## ENTRIES SUPPLIED
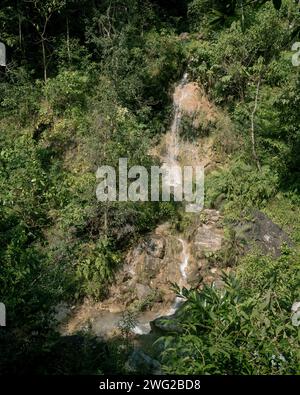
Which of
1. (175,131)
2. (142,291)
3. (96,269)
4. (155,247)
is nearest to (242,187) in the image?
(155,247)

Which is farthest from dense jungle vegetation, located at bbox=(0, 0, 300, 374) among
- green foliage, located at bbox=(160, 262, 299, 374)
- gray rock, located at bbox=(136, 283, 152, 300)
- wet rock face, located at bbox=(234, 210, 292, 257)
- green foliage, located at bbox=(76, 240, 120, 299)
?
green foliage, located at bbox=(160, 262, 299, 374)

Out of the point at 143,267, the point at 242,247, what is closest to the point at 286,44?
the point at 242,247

--

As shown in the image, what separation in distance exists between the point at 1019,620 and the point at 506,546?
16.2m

...

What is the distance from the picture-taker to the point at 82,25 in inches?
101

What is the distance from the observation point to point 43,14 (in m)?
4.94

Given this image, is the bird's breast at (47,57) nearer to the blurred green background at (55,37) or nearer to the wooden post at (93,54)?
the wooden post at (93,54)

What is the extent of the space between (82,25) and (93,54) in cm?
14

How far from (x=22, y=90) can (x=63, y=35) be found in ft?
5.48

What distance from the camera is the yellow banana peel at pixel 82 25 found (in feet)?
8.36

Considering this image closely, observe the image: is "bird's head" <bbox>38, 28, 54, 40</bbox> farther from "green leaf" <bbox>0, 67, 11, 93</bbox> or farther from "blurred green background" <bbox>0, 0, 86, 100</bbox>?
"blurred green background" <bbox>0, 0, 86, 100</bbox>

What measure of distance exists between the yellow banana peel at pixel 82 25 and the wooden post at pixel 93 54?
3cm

## WRITTEN REQUEST
Count the lines in the entries above that contain the word "exists", and reply with only the number.

## OUTPUT BELOW
2